Mithul: The answer to that could fill several books. It has to do with the socio-political makeup of the country, its history, its demographics, the kind of government that the people are used to, flaws in the constitution, a weak economy, hostility between ethnic groups and clans, and even pressure from the country’s neighbours. So I’m going to skip all that for now, and talk briefly about just the current difficulties with establishing a democracy.

The United Nations Security Council, just a couple days after the fighting began, gave its support to Deby and called on all member states to back the Chadian government. France, which was the former colonial power and has 1400 troops stationed there, said it would intervene if necessary. So effectively a repressive and corrupt government suddenly gained world legitimacy, and that really worked in Deby’s favour as he tried to diffuse the rebellion. Don’t misunderstand me; I don’t see a violent rebellion as the right way to achieve a democracy. But what the international community has now done by condemning the rebellion is to make the government the good guys, and the rebels the bad guys, when its really not a question of good and bad; it’s a question of legitimate and popular governance. They failed to address the root causes of the crisis, which was corruption in government. Instead they strengthened that government and made sure it would continue to stay in power without reform.

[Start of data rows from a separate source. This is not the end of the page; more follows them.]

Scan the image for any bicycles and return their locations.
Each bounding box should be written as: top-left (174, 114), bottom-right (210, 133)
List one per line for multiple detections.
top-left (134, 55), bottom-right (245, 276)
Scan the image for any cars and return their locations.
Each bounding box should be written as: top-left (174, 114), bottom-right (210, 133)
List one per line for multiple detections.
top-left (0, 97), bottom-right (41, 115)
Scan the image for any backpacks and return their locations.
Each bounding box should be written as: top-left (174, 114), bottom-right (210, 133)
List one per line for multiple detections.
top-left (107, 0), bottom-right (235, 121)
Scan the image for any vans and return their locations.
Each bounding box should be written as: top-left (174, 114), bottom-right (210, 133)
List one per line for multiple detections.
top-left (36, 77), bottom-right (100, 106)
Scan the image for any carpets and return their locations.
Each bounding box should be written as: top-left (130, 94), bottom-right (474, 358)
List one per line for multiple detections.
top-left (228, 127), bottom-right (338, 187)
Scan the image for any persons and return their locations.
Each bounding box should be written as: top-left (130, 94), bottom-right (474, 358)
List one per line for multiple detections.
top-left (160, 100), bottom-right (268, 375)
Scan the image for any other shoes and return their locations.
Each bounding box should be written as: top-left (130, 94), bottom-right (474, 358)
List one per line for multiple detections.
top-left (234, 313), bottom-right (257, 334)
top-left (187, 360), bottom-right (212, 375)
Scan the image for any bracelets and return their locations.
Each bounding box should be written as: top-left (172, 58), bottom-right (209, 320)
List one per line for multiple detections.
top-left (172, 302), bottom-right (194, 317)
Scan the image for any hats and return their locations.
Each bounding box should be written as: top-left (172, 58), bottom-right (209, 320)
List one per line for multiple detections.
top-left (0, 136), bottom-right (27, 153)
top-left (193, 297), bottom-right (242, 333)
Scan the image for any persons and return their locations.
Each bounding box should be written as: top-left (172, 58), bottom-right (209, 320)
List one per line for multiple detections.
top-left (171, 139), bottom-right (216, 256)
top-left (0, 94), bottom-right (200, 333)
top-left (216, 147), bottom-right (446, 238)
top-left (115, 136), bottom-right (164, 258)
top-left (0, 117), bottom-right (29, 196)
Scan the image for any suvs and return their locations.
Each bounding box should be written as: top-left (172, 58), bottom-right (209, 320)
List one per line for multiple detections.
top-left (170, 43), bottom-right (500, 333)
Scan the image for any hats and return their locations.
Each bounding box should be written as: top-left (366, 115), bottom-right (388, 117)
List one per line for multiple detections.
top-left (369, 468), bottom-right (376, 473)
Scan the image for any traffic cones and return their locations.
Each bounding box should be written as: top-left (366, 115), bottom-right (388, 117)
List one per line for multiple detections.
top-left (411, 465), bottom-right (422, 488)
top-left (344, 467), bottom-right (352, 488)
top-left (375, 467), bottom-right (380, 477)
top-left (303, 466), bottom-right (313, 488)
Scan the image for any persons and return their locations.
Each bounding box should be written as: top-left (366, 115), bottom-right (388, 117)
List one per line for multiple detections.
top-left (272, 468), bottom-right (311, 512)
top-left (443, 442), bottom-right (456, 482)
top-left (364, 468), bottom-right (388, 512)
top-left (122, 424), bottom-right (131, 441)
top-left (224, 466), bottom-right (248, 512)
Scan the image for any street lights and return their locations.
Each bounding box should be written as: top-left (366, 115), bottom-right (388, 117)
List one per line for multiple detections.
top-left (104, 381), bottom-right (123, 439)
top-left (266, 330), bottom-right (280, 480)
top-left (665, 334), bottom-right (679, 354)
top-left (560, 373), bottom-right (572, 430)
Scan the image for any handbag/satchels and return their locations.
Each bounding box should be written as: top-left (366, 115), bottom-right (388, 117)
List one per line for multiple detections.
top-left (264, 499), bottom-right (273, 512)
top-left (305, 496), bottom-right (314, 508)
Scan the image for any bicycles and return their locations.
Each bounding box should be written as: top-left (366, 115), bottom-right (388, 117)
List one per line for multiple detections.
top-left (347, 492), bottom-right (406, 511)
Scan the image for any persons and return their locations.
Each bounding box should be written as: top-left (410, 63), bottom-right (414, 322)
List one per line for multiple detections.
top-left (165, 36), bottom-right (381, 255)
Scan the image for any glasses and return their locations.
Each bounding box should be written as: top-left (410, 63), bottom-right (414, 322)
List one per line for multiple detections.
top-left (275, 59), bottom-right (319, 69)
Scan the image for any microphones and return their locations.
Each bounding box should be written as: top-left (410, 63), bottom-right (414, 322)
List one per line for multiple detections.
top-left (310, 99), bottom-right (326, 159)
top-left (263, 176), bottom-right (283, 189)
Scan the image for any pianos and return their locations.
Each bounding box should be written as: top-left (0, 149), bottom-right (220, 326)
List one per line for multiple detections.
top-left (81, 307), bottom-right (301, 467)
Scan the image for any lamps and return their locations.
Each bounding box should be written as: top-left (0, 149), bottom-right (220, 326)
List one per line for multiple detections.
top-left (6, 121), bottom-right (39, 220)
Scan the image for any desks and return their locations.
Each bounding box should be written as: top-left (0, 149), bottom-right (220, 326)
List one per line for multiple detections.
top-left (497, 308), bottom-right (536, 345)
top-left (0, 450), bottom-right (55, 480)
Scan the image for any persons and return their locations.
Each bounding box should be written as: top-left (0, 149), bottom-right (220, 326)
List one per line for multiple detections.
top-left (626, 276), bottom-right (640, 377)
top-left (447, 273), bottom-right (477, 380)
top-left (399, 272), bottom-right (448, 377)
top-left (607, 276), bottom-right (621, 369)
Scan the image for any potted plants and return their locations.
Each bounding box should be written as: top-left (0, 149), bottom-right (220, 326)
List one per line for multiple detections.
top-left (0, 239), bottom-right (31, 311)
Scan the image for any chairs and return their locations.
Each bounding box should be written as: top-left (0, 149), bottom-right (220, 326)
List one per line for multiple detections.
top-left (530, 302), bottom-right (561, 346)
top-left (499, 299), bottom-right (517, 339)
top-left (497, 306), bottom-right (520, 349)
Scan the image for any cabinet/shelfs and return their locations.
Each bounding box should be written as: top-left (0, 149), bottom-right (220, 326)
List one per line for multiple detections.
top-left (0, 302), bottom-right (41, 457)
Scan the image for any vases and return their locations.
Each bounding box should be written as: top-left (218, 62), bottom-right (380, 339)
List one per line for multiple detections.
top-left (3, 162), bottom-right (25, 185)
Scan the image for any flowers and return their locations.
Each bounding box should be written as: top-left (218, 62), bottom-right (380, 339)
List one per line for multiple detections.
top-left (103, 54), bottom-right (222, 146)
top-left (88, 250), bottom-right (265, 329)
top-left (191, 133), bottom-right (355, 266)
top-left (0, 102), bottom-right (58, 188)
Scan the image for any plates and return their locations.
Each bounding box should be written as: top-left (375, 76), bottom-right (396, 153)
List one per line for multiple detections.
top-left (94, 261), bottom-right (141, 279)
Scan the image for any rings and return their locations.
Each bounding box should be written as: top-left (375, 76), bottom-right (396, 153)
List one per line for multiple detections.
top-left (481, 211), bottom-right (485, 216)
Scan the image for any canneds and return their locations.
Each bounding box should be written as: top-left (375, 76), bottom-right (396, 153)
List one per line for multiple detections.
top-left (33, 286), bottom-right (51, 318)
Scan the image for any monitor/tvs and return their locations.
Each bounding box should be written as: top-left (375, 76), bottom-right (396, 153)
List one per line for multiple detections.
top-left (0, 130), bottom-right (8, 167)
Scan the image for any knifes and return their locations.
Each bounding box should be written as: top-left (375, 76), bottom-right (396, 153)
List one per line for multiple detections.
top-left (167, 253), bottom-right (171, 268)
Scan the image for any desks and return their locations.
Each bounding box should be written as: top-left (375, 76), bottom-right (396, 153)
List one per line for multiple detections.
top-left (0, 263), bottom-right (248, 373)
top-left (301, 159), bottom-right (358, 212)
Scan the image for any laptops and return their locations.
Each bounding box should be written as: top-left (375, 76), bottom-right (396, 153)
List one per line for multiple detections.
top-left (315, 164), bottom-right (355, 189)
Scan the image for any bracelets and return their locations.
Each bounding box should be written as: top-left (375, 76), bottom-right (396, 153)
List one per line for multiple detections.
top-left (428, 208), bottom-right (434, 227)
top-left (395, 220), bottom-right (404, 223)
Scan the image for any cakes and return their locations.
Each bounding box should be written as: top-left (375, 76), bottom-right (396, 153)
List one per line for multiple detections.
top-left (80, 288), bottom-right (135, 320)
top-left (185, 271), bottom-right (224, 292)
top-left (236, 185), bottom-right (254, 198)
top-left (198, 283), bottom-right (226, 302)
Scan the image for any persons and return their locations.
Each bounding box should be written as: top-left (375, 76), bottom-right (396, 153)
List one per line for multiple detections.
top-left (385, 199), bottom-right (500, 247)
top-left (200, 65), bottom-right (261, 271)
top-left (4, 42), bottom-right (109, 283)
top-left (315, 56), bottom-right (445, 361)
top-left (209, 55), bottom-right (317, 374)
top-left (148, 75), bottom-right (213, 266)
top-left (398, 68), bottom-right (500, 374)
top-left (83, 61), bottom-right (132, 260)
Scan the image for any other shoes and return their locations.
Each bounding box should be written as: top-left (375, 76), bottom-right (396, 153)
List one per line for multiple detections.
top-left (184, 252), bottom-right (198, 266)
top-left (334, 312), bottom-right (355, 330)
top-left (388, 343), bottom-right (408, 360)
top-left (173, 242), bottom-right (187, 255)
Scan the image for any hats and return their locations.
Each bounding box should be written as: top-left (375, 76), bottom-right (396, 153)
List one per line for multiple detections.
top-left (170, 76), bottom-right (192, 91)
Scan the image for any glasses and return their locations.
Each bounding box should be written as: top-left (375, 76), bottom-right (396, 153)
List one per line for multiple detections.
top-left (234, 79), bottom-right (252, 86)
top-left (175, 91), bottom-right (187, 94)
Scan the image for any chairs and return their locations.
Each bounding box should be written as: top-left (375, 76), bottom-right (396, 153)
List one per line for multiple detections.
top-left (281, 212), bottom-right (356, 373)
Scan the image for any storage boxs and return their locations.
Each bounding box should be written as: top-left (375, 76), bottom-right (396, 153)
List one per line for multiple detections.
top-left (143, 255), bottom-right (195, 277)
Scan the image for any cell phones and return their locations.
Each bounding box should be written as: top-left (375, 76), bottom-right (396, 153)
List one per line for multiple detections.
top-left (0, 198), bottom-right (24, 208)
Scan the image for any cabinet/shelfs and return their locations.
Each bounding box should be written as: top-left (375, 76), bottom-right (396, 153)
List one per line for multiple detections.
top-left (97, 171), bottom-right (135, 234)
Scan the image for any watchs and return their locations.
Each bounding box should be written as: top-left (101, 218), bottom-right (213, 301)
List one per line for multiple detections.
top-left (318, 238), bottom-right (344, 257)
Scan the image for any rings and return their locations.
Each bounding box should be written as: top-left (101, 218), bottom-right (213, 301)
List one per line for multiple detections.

A solution to this entire crisis might be very simple. The Chadian government should reverse the 2005 constitutional amendment that effectively made Idriss Deby president for life. Elections could then take place as they were supposed to, and there would be no way that his administration would stay in power. A new government would be elected by popular vote, and while that does not necessarily mean peace for Chad, it would go a long way towards solving things. Consolidating that democracy though, would require institutional reform to remove the corrupt bureaucracies and establish an independent judiciary and an independent electoral commission, among other things. Its only through that change that they can achieve stability. But like I said before, I don’t see that on the horizon for Chad.